Action item:
Lines containing the word "United" in the data below: say how many, with no other text.

(Stored data entries)
*** Block opens ***

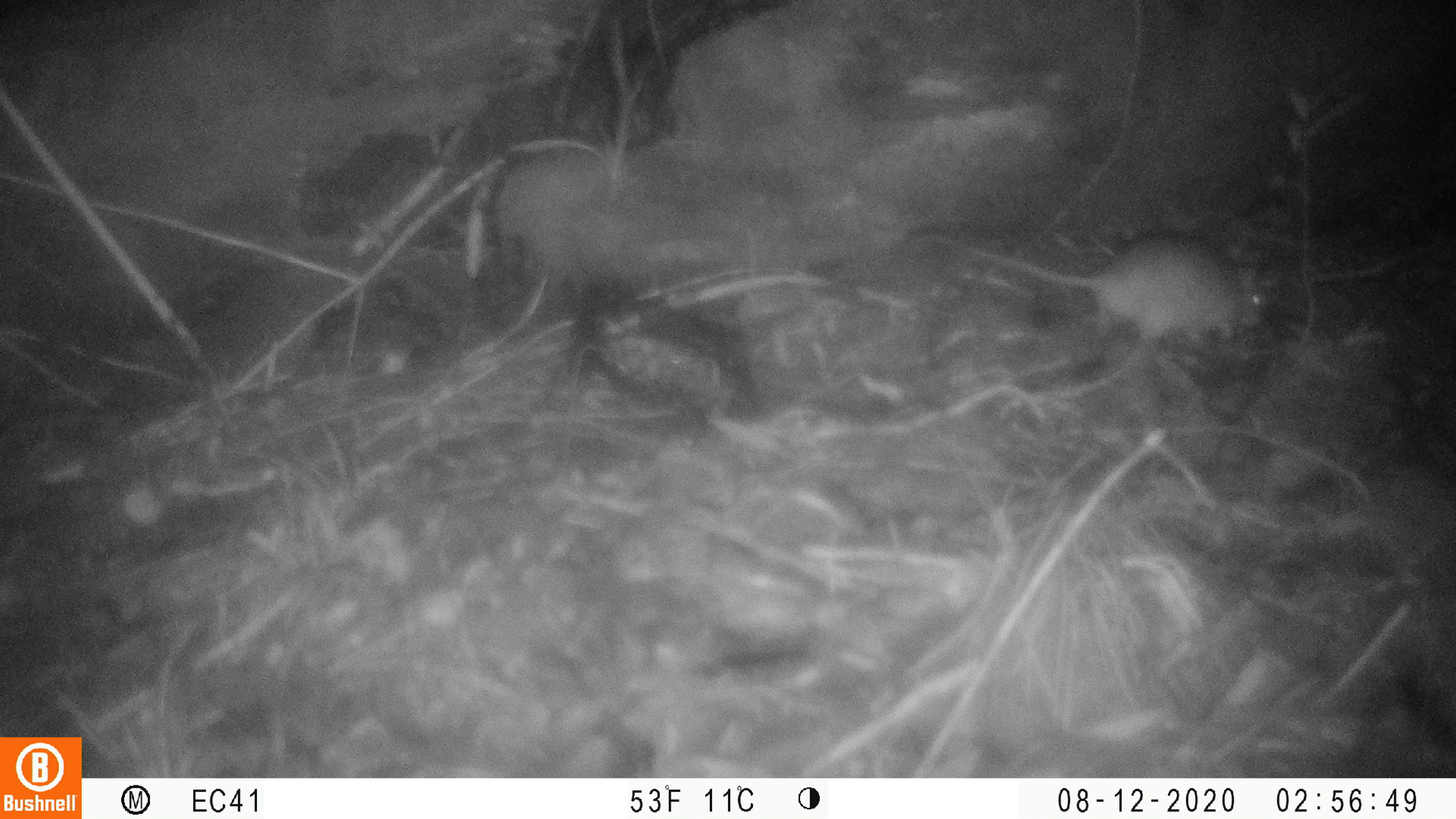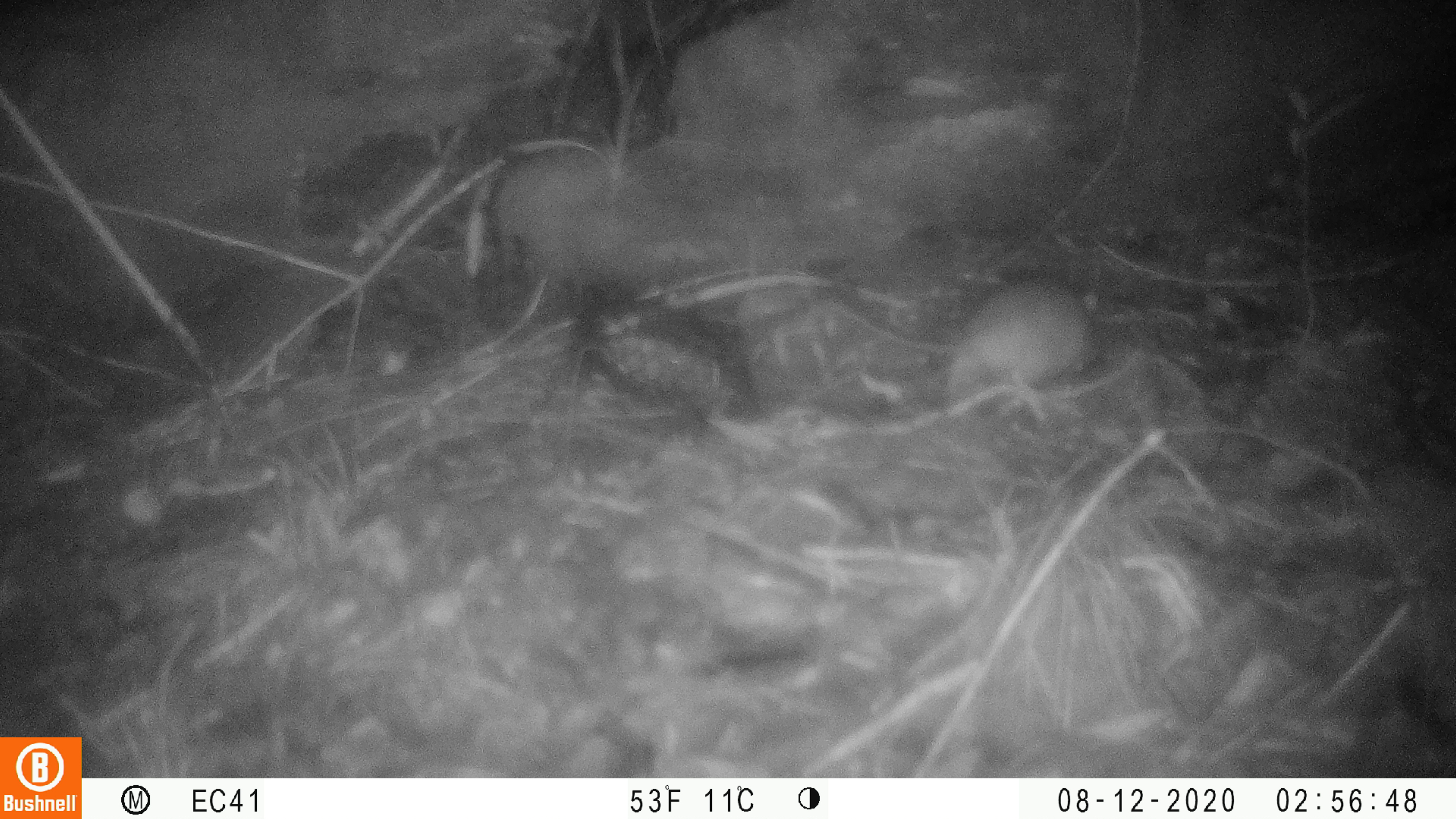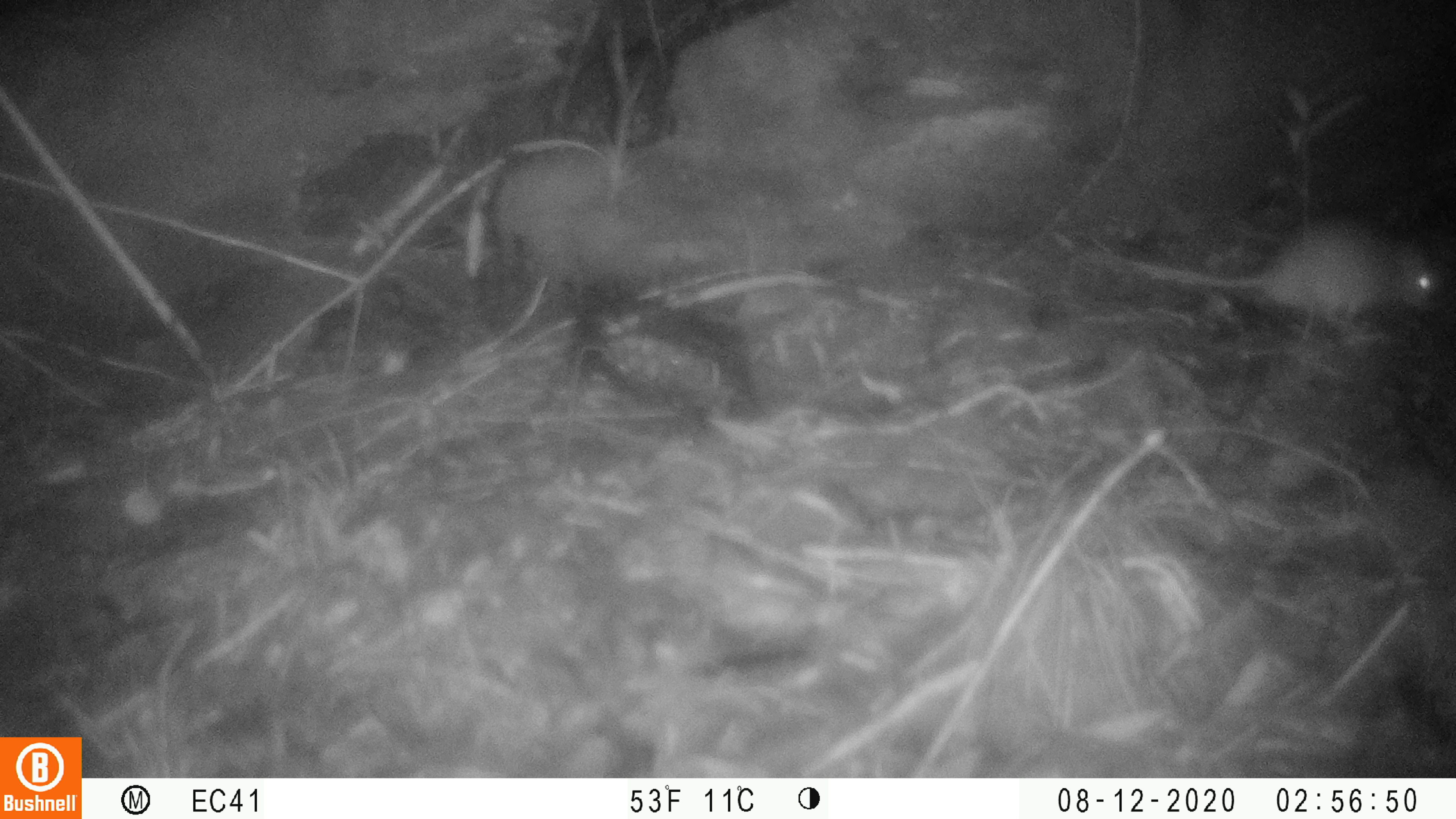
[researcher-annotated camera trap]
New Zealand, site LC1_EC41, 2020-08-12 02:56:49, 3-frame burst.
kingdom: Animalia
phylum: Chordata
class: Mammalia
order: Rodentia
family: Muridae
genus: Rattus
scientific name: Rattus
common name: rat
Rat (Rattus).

*** Block closes ***
*** Block opens ***

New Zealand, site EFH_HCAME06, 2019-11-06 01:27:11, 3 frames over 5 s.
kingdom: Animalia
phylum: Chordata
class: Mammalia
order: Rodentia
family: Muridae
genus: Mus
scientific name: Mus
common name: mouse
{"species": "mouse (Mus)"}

*** Block closes ***
*** Block opens ***

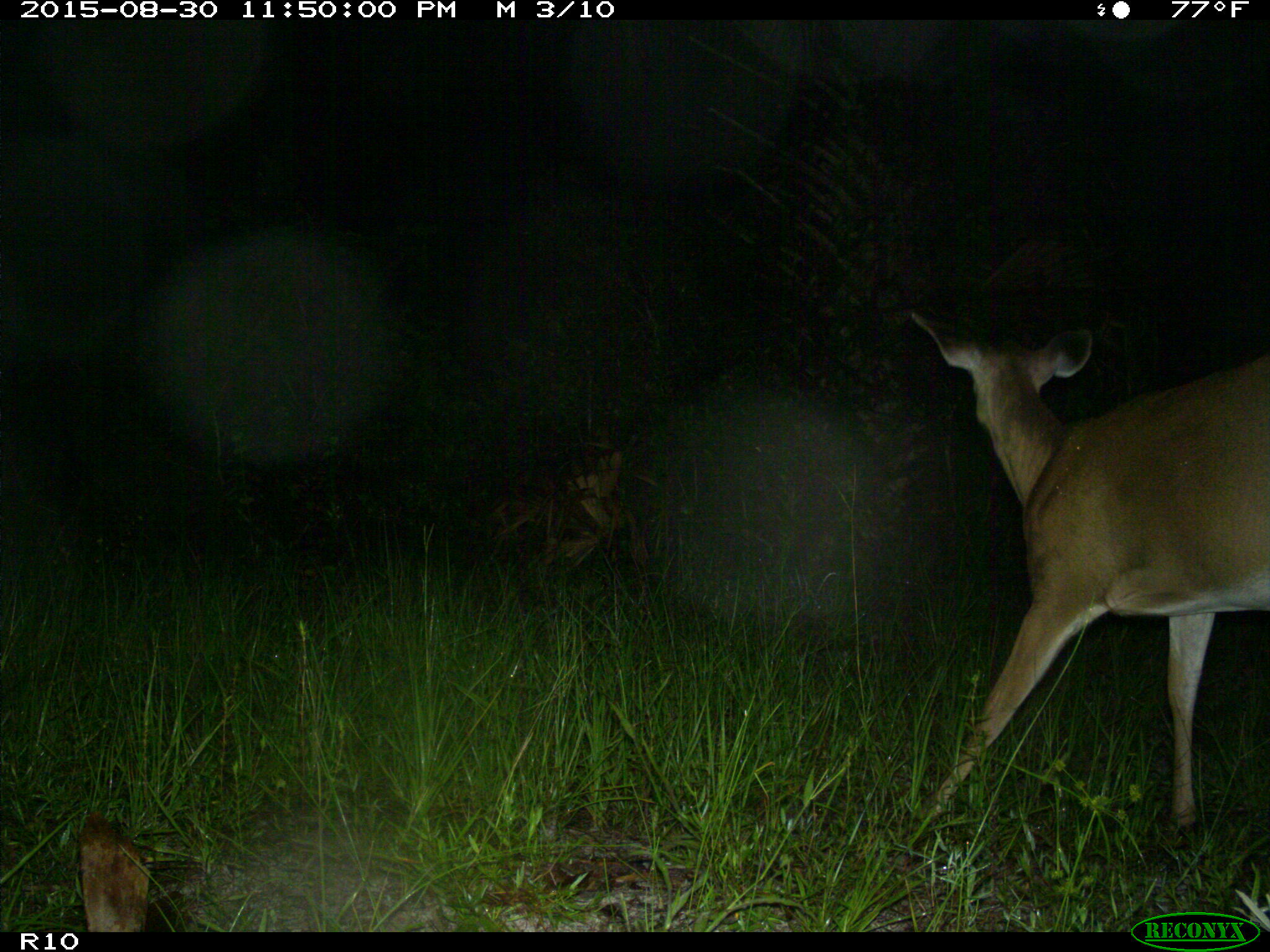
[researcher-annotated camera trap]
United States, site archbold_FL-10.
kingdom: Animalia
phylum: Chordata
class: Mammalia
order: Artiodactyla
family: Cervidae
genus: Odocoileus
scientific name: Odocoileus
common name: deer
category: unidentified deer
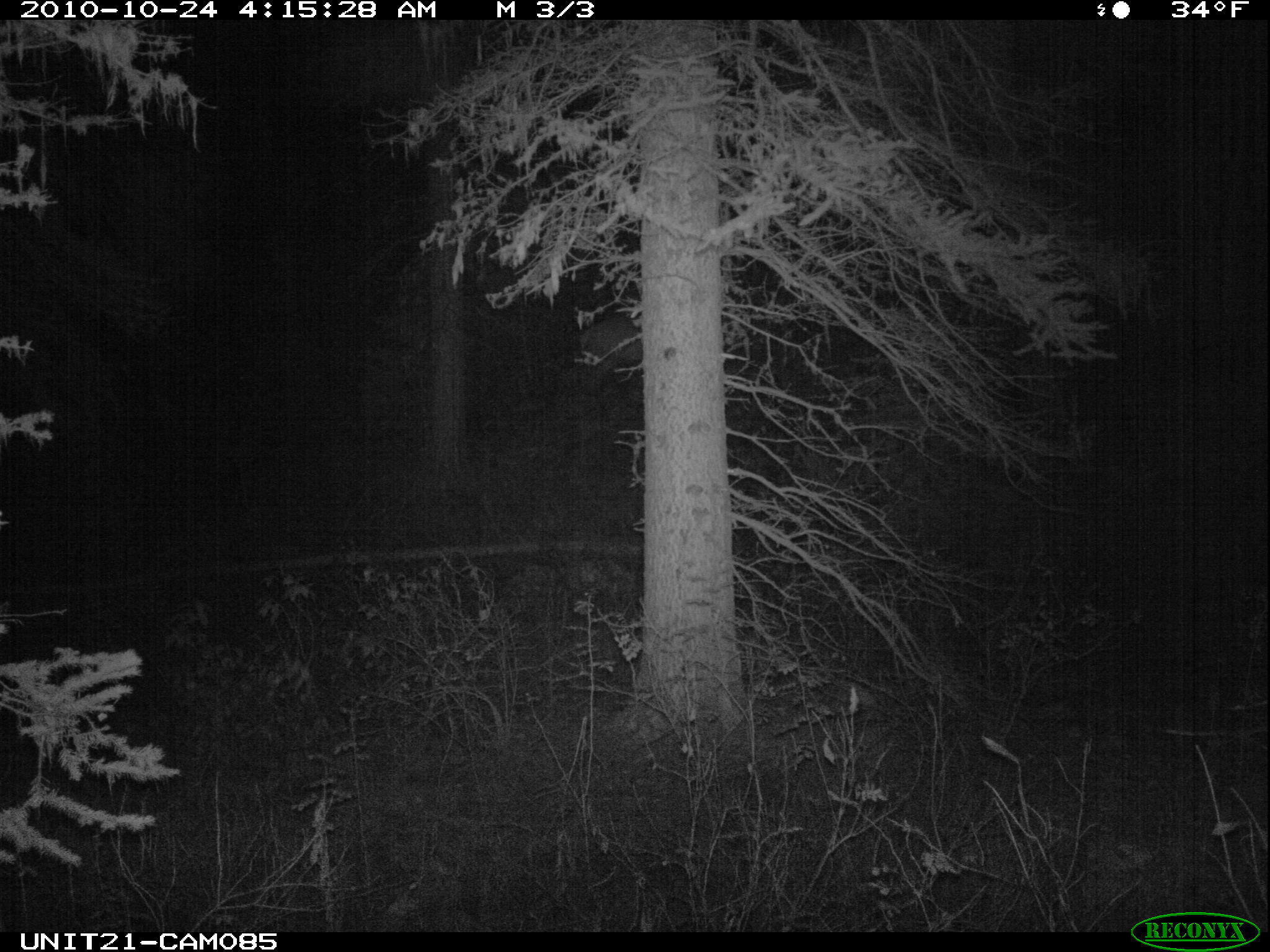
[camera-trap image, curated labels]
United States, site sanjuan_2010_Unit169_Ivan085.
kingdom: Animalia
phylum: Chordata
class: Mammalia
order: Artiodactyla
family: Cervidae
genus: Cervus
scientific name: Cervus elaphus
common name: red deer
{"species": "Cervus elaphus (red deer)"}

*** Block closes ***

Result for this task:
2